Influenced by all forms of art from blues musicians such as Mississippi John Hurt and Taj Mahal, to writers like Zora Neale Hurston, to his parents - the great actors Ruby Dee and Ossie Davis, Davis has learned the essentials of storytelling through word and music.

Davis is a modern master of everything string. Here he plays finger style guitars, bottlenecks, banjos, mandolins, and harmonicas. By calling upon his varied musical friends, he adds whatever color is necessary to shade the story. Thus, there are snatches of electric guitars, pianos, upright basses, accordions, and drums - but always tastefully added.

His stories are a colorful swirl of time-honored blues mixed with his own original visions.
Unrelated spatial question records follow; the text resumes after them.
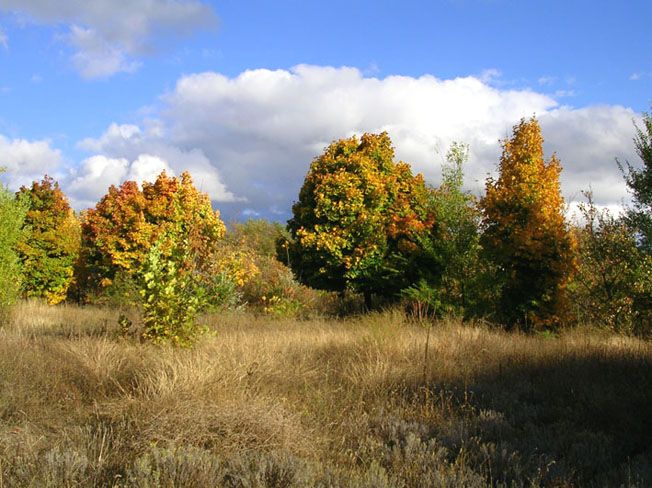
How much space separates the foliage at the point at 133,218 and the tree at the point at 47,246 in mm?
1996

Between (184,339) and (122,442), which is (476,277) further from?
(122,442)

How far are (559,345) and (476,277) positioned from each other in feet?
15.9

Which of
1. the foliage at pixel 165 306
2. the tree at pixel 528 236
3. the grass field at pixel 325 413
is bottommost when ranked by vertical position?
the grass field at pixel 325 413

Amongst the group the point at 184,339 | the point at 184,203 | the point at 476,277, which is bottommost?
the point at 184,339

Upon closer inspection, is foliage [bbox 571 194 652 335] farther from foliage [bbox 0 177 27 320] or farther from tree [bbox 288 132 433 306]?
foliage [bbox 0 177 27 320]

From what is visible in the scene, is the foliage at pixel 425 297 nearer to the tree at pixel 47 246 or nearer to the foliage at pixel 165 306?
the foliage at pixel 165 306

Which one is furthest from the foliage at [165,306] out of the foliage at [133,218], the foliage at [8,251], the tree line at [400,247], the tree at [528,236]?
the foliage at [133,218]

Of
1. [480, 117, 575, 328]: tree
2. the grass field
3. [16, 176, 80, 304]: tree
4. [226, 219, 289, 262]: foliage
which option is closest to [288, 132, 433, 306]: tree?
[480, 117, 575, 328]: tree

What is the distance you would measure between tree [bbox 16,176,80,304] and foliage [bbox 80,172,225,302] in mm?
1996

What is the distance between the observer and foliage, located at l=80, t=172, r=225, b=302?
20.0m

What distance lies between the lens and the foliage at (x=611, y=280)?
13.2 metres

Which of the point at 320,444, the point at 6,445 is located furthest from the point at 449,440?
the point at 6,445

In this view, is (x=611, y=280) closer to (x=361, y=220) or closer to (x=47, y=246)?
(x=361, y=220)

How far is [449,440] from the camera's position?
5.41 metres
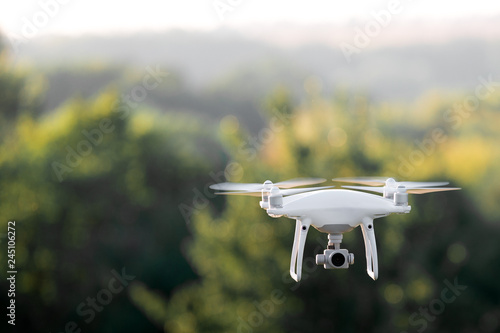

The album opens with the title cut, a very different cover of this 1983 Bob Dylan song. It’s seven minutes are buoyed by Davis’s high end, acoustic harmonica. His hushed delivery of the lyrics and Professor Louie’s organ gently sway the tune. Davis’s longtime friend Nerak Roth Patterson adds a waterfall of notes that darken the song’s theme.

Other covers include Muddy’s “Can’t Be Satisfied,” solo banjo style; Willie Dixon’s “Hootchie Cootchie Man,” with all the Chicago ensemble power of piano, harmonica and guitar; and Son House’s plaintive “Down South Blues,” a naked look at segregated life in House’s time.

His two covers of Leadbelly update the folk blues Leadbelly popularized in his day. Both expertly picked by Davis on his 12- string, “Follow Me Down” underscores some of the racial lessons from Leadbelly’s day, while Davis sings “Ain’t Goin’” Down as it might have originally been first heard in the fields of the deep South.

Davis is at his “natch’l” best when he story-tells.

“Slow Motion Daddy” celebrates this slow lovin’ daddy as banjo picking - and a whoopin’ Sonny Terry-styled harp back the Lothario’s bragging. “Bring Back Storyville” is the 12-string, ragtime tale based on the streets of New Orleans, circa 1910. The accordion-guitar combination on “Steamboat Captain” is an old-timey dream whose metaphor is as important today as it was in the days the music recreates.

On “Words To My Mama’s Song,” he calls on his son Martial to add his contemporary, vocal beat boxing. This is Mother Ruby in Guy’s head and Grandma Ruby in Martial’s head.

This dedication to family, tradition, and American music is exactly what we’ve come to expect from Guy Davis.